101. the method as described in claim 100, further include in step (c) and (d) between by the institute from the hole The nucleic acid for stating amplification is pooled to step in single container.

102. the method as described in claim 100 further includes the steps that the cracking cell after step (a).

103. the method as described in claim 100, wherein the target nucleic acid is mRNA, and further include use comprising with it is described The primer of the sequence of a part of complementation of target nucleic acid is by (b) the step of the target nucleic acid reverse transcription and (c).

104. the method as described in claim 100, wherein the analysis bag includes the technology selected from the group being made of the following terms： Sequencing, probe hybridization and capture.

105. a kind of system for the porous array including the row and column comprising hole, wherein nucleic acid is contained in each hole of the array, The nucleic acid in the wherein each hole first nucleic acid bar shaped code labeling to the row in the hole with specificity, and it is wherein each The nucleic acid in hole is with the row to the hole with the second nucleic acid bar shaped code labeling of specificity.

106. the system as described in claim 105, wherein the nucleic acid in each hole of the array includes by different lists The cDNA of Hemapoiesis, wherein the cDNA in each hole first nucleic acid bar code marks to the row in the hole with specificity Note, and the cDNA in the wherein each hole second nucleic acid bar shaped code labelings to the row in the hole with specificity.

107. a kind of system including porous array comprising the row and column in hole, wherein each hole of the array includes：(i) There is the first primer of the first nucleic acid bar shaped code labeling of specificity with the row to the hole, and (ii) has with the row to the hole There is the second primer of the second nucleic acid bar shaped code labeling of specificity.

108. a kind of multiple nucleic acid amplifications generated in primer-independent amplified reaction included in the separate wells of porous array The composition of son, each nucleic acid amplicon have the row specific barcode provided by the first amplimer, are drawn by the second amplification The row specific barcode that object provides, wherein each nucleic acid amplicon generated in the hole mutually gone together on the porous array Including identical row specific barcode and the nucleic acid amplicon that is generated in the hole that do not go together include different row specificity Bar code, and each nucleic acid amplicon generated in the hole of the same column wherein on the porous array includes identical row Specific barcode and the nucleic acid amplicon that is generated in the hole of different lines include different row specific barcodes.
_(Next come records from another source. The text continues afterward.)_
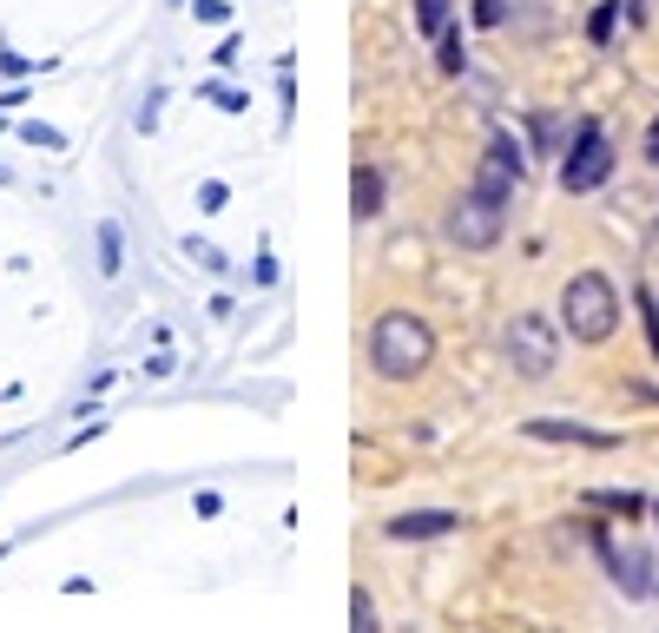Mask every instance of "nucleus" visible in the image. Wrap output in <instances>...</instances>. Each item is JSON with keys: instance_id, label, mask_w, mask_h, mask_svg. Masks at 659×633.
<instances>
[{"instance_id": "f3484780", "label": "nucleus", "mask_w": 659, "mask_h": 633, "mask_svg": "<svg viewBox=\"0 0 659 633\" xmlns=\"http://www.w3.org/2000/svg\"><path fill=\"white\" fill-rule=\"evenodd\" d=\"M20 139H26V145H46V152L59 145V132H53V125H20Z\"/></svg>"}, {"instance_id": "f03ea898", "label": "nucleus", "mask_w": 659, "mask_h": 633, "mask_svg": "<svg viewBox=\"0 0 659 633\" xmlns=\"http://www.w3.org/2000/svg\"><path fill=\"white\" fill-rule=\"evenodd\" d=\"M561 310H568V337H581V343H607L614 324H620V291H614L601 271H581V277L568 284Z\"/></svg>"}, {"instance_id": "20e7f679", "label": "nucleus", "mask_w": 659, "mask_h": 633, "mask_svg": "<svg viewBox=\"0 0 659 633\" xmlns=\"http://www.w3.org/2000/svg\"><path fill=\"white\" fill-rule=\"evenodd\" d=\"M502 343H508V363H515L521 376H548V370L561 363V337H554V324H548L541 310H521Z\"/></svg>"}, {"instance_id": "9b49d317", "label": "nucleus", "mask_w": 659, "mask_h": 633, "mask_svg": "<svg viewBox=\"0 0 659 633\" xmlns=\"http://www.w3.org/2000/svg\"><path fill=\"white\" fill-rule=\"evenodd\" d=\"M99 271H106V277L119 271V225H112V218L99 225Z\"/></svg>"}, {"instance_id": "0eeeda50", "label": "nucleus", "mask_w": 659, "mask_h": 633, "mask_svg": "<svg viewBox=\"0 0 659 633\" xmlns=\"http://www.w3.org/2000/svg\"><path fill=\"white\" fill-rule=\"evenodd\" d=\"M521 172H528L521 145H515L508 132H495V139H488V159H482V178H475V185H482V192H495V198H508Z\"/></svg>"}, {"instance_id": "4468645a", "label": "nucleus", "mask_w": 659, "mask_h": 633, "mask_svg": "<svg viewBox=\"0 0 659 633\" xmlns=\"http://www.w3.org/2000/svg\"><path fill=\"white\" fill-rule=\"evenodd\" d=\"M594 502H601V509H620V515H640V509H647L640 495H620V489H601Z\"/></svg>"}, {"instance_id": "423d86ee", "label": "nucleus", "mask_w": 659, "mask_h": 633, "mask_svg": "<svg viewBox=\"0 0 659 633\" xmlns=\"http://www.w3.org/2000/svg\"><path fill=\"white\" fill-rule=\"evenodd\" d=\"M601 555H607V568H614V581L634 594V601H653L659 594V568L647 548H634V542H614V535H601Z\"/></svg>"}, {"instance_id": "dca6fc26", "label": "nucleus", "mask_w": 659, "mask_h": 633, "mask_svg": "<svg viewBox=\"0 0 659 633\" xmlns=\"http://www.w3.org/2000/svg\"><path fill=\"white\" fill-rule=\"evenodd\" d=\"M475 20H482V26H502V20H508V0H475Z\"/></svg>"}, {"instance_id": "39448f33", "label": "nucleus", "mask_w": 659, "mask_h": 633, "mask_svg": "<svg viewBox=\"0 0 659 633\" xmlns=\"http://www.w3.org/2000/svg\"><path fill=\"white\" fill-rule=\"evenodd\" d=\"M607 172H614V145H607V132L587 119L581 139H574V152H568V165H561V185H568V192H594V185H607Z\"/></svg>"}, {"instance_id": "aec40b11", "label": "nucleus", "mask_w": 659, "mask_h": 633, "mask_svg": "<svg viewBox=\"0 0 659 633\" xmlns=\"http://www.w3.org/2000/svg\"><path fill=\"white\" fill-rule=\"evenodd\" d=\"M653 515H659V502H653Z\"/></svg>"}, {"instance_id": "1a4fd4ad", "label": "nucleus", "mask_w": 659, "mask_h": 633, "mask_svg": "<svg viewBox=\"0 0 659 633\" xmlns=\"http://www.w3.org/2000/svg\"><path fill=\"white\" fill-rule=\"evenodd\" d=\"M455 515L449 509H422V515H396L389 522V542H429V535H449Z\"/></svg>"}, {"instance_id": "f257e3e1", "label": "nucleus", "mask_w": 659, "mask_h": 633, "mask_svg": "<svg viewBox=\"0 0 659 633\" xmlns=\"http://www.w3.org/2000/svg\"><path fill=\"white\" fill-rule=\"evenodd\" d=\"M429 357H436V337H429L422 317H409V310H383V317H376V330H370V363H376L389 383L416 376Z\"/></svg>"}, {"instance_id": "6e6552de", "label": "nucleus", "mask_w": 659, "mask_h": 633, "mask_svg": "<svg viewBox=\"0 0 659 633\" xmlns=\"http://www.w3.org/2000/svg\"><path fill=\"white\" fill-rule=\"evenodd\" d=\"M528 436H541V443H581V449H614V436H607V429L554 423V416H535V423H528Z\"/></svg>"}, {"instance_id": "9d476101", "label": "nucleus", "mask_w": 659, "mask_h": 633, "mask_svg": "<svg viewBox=\"0 0 659 633\" xmlns=\"http://www.w3.org/2000/svg\"><path fill=\"white\" fill-rule=\"evenodd\" d=\"M350 205H356V218H376V211H383V178H376L370 165L350 178Z\"/></svg>"}, {"instance_id": "6ab92c4d", "label": "nucleus", "mask_w": 659, "mask_h": 633, "mask_svg": "<svg viewBox=\"0 0 659 633\" xmlns=\"http://www.w3.org/2000/svg\"><path fill=\"white\" fill-rule=\"evenodd\" d=\"M647 165H659V119L647 125Z\"/></svg>"}, {"instance_id": "ddd939ff", "label": "nucleus", "mask_w": 659, "mask_h": 633, "mask_svg": "<svg viewBox=\"0 0 659 633\" xmlns=\"http://www.w3.org/2000/svg\"><path fill=\"white\" fill-rule=\"evenodd\" d=\"M614 20H620V7H614V0H607V7L594 13V20H587V33H594V46H607V40H614Z\"/></svg>"}, {"instance_id": "2eb2a0df", "label": "nucleus", "mask_w": 659, "mask_h": 633, "mask_svg": "<svg viewBox=\"0 0 659 633\" xmlns=\"http://www.w3.org/2000/svg\"><path fill=\"white\" fill-rule=\"evenodd\" d=\"M436 40H442V66L462 73V33H436Z\"/></svg>"}, {"instance_id": "f8f14e48", "label": "nucleus", "mask_w": 659, "mask_h": 633, "mask_svg": "<svg viewBox=\"0 0 659 633\" xmlns=\"http://www.w3.org/2000/svg\"><path fill=\"white\" fill-rule=\"evenodd\" d=\"M442 20H449V0H416V26L422 33H442Z\"/></svg>"}, {"instance_id": "a211bd4d", "label": "nucleus", "mask_w": 659, "mask_h": 633, "mask_svg": "<svg viewBox=\"0 0 659 633\" xmlns=\"http://www.w3.org/2000/svg\"><path fill=\"white\" fill-rule=\"evenodd\" d=\"M350 621H356V627H376V608H370V594H356V601H350Z\"/></svg>"}, {"instance_id": "7ed1b4c3", "label": "nucleus", "mask_w": 659, "mask_h": 633, "mask_svg": "<svg viewBox=\"0 0 659 633\" xmlns=\"http://www.w3.org/2000/svg\"><path fill=\"white\" fill-rule=\"evenodd\" d=\"M442 231H449V244H462V251H488V244L502 238V198L475 185L469 198H455V205H449Z\"/></svg>"}]
</instances>
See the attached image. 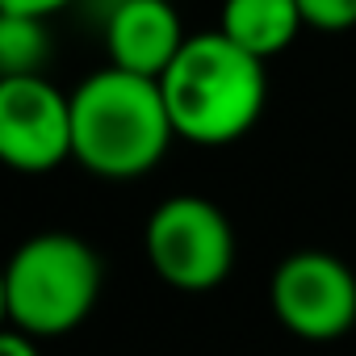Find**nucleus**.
<instances>
[{"mask_svg": "<svg viewBox=\"0 0 356 356\" xmlns=\"http://www.w3.org/2000/svg\"><path fill=\"white\" fill-rule=\"evenodd\" d=\"M268 63L248 55L222 30L189 34L181 55L159 76L176 138L227 147L243 138L268 105Z\"/></svg>", "mask_w": 356, "mask_h": 356, "instance_id": "f257e3e1", "label": "nucleus"}, {"mask_svg": "<svg viewBox=\"0 0 356 356\" xmlns=\"http://www.w3.org/2000/svg\"><path fill=\"white\" fill-rule=\"evenodd\" d=\"M76 163L105 181H134L159 168L176 130L159 80L101 67L72 88Z\"/></svg>", "mask_w": 356, "mask_h": 356, "instance_id": "f03ea898", "label": "nucleus"}, {"mask_svg": "<svg viewBox=\"0 0 356 356\" xmlns=\"http://www.w3.org/2000/svg\"><path fill=\"white\" fill-rule=\"evenodd\" d=\"M105 264L97 248L67 231L30 235L5 268V318L34 339H59L76 331L101 302Z\"/></svg>", "mask_w": 356, "mask_h": 356, "instance_id": "7ed1b4c3", "label": "nucleus"}, {"mask_svg": "<svg viewBox=\"0 0 356 356\" xmlns=\"http://www.w3.org/2000/svg\"><path fill=\"white\" fill-rule=\"evenodd\" d=\"M147 264L168 289L210 293L235 268V227L231 218L193 193L168 197L151 210L143 231Z\"/></svg>", "mask_w": 356, "mask_h": 356, "instance_id": "20e7f679", "label": "nucleus"}, {"mask_svg": "<svg viewBox=\"0 0 356 356\" xmlns=\"http://www.w3.org/2000/svg\"><path fill=\"white\" fill-rule=\"evenodd\" d=\"M268 302L289 335L327 343L348 335L356 323V273L335 252L302 248L277 264L268 281Z\"/></svg>", "mask_w": 356, "mask_h": 356, "instance_id": "39448f33", "label": "nucleus"}, {"mask_svg": "<svg viewBox=\"0 0 356 356\" xmlns=\"http://www.w3.org/2000/svg\"><path fill=\"white\" fill-rule=\"evenodd\" d=\"M0 159L26 176L76 159L72 92L47 76H0Z\"/></svg>", "mask_w": 356, "mask_h": 356, "instance_id": "423d86ee", "label": "nucleus"}, {"mask_svg": "<svg viewBox=\"0 0 356 356\" xmlns=\"http://www.w3.org/2000/svg\"><path fill=\"white\" fill-rule=\"evenodd\" d=\"M189 42L172 0H118L105 17L109 63L134 76L159 80Z\"/></svg>", "mask_w": 356, "mask_h": 356, "instance_id": "0eeeda50", "label": "nucleus"}, {"mask_svg": "<svg viewBox=\"0 0 356 356\" xmlns=\"http://www.w3.org/2000/svg\"><path fill=\"white\" fill-rule=\"evenodd\" d=\"M218 30L256 59H277L306 30L298 0H222Z\"/></svg>", "mask_w": 356, "mask_h": 356, "instance_id": "6e6552de", "label": "nucleus"}, {"mask_svg": "<svg viewBox=\"0 0 356 356\" xmlns=\"http://www.w3.org/2000/svg\"><path fill=\"white\" fill-rule=\"evenodd\" d=\"M51 59V34L42 17L0 13V76H42Z\"/></svg>", "mask_w": 356, "mask_h": 356, "instance_id": "1a4fd4ad", "label": "nucleus"}, {"mask_svg": "<svg viewBox=\"0 0 356 356\" xmlns=\"http://www.w3.org/2000/svg\"><path fill=\"white\" fill-rule=\"evenodd\" d=\"M306 30L318 34H348L356 30V0H298Z\"/></svg>", "mask_w": 356, "mask_h": 356, "instance_id": "9d476101", "label": "nucleus"}, {"mask_svg": "<svg viewBox=\"0 0 356 356\" xmlns=\"http://www.w3.org/2000/svg\"><path fill=\"white\" fill-rule=\"evenodd\" d=\"M67 5H76V0H0V13H22V17H55L63 13Z\"/></svg>", "mask_w": 356, "mask_h": 356, "instance_id": "9b49d317", "label": "nucleus"}, {"mask_svg": "<svg viewBox=\"0 0 356 356\" xmlns=\"http://www.w3.org/2000/svg\"><path fill=\"white\" fill-rule=\"evenodd\" d=\"M42 339H34V335H26V331H5V339H0V356H42V348H38Z\"/></svg>", "mask_w": 356, "mask_h": 356, "instance_id": "f8f14e48", "label": "nucleus"}]
</instances>
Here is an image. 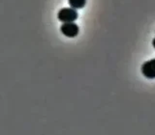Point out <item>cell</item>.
Returning a JSON list of instances; mask_svg holds the SVG:
<instances>
[{
  "label": "cell",
  "mask_w": 155,
  "mask_h": 135,
  "mask_svg": "<svg viewBox=\"0 0 155 135\" xmlns=\"http://www.w3.org/2000/svg\"><path fill=\"white\" fill-rule=\"evenodd\" d=\"M79 14H78L77 10L73 8H63L61 9L57 14V18L58 20L65 23V22H75Z\"/></svg>",
  "instance_id": "obj_1"
},
{
  "label": "cell",
  "mask_w": 155,
  "mask_h": 135,
  "mask_svg": "<svg viewBox=\"0 0 155 135\" xmlns=\"http://www.w3.org/2000/svg\"><path fill=\"white\" fill-rule=\"evenodd\" d=\"M61 33L68 38H75L79 35L80 28L75 22H65L60 27Z\"/></svg>",
  "instance_id": "obj_2"
},
{
  "label": "cell",
  "mask_w": 155,
  "mask_h": 135,
  "mask_svg": "<svg viewBox=\"0 0 155 135\" xmlns=\"http://www.w3.org/2000/svg\"><path fill=\"white\" fill-rule=\"evenodd\" d=\"M142 74L147 79H155V59L144 62L142 66Z\"/></svg>",
  "instance_id": "obj_3"
},
{
  "label": "cell",
  "mask_w": 155,
  "mask_h": 135,
  "mask_svg": "<svg viewBox=\"0 0 155 135\" xmlns=\"http://www.w3.org/2000/svg\"><path fill=\"white\" fill-rule=\"evenodd\" d=\"M71 8L75 10L82 9L86 4V0H68Z\"/></svg>",
  "instance_id": "obj_4"
},
{
  "label": "cell",
  "mask_w": 155,
  "mask_h": 135,
  "mask_svg": "<svg viewBox=\"0 0 155 135\" xmlns=\"http://www.w3.org/2000/svg\"><path fill=\"white\" fill-rule=\"evenodd\" d=\"M152 46H153V47L155 48V38L153 39V41H152Z\"/></svg>",
  "instance_id": "obj_5"
}]
</instances>
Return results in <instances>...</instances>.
109. the composition as described in claim 108, wherein the multiple nucleic acid amplicon is being disposed in at least the One row, secondary series, third row, the 4th row, the first row, the second row, the third line and fourth line grid in hole in generate, and And wherein the multiple nucleic acid amplicon includes：

(a) first row specific barcode and the first row specific barcode；

(b) first row specific barcode and the second row specific barcode；

(c) first row specific barcode and the third line specific barcode；

(d) first row specific barcode and fourth line specific barcode；

(e) secondary series specific barcode and the first row specific barcode；

(f) secondary series specific barcode and the second row specific barcode；

(g) secondary series specific barcode and the third line specific barcode；

(h) secondary series specific barcode and fourth line specific barcode；

(i) third row specific barcode and the first row specific barcode；

(j) third row specific barcode and the second row specific barcode；

(k) third row specific barcode and the third line specific barcode；

(l) third row specific barcode and fourth line specific barcode；

(m) the 4th row specific barcode and the first row specific barcode；

(n) the 4th row specific barcode and the second row specific barcode；

(o) the 4th row specific barcode and the third line specific barcode；And

(p) the 4th row specific barcode and fourth line specific barcode.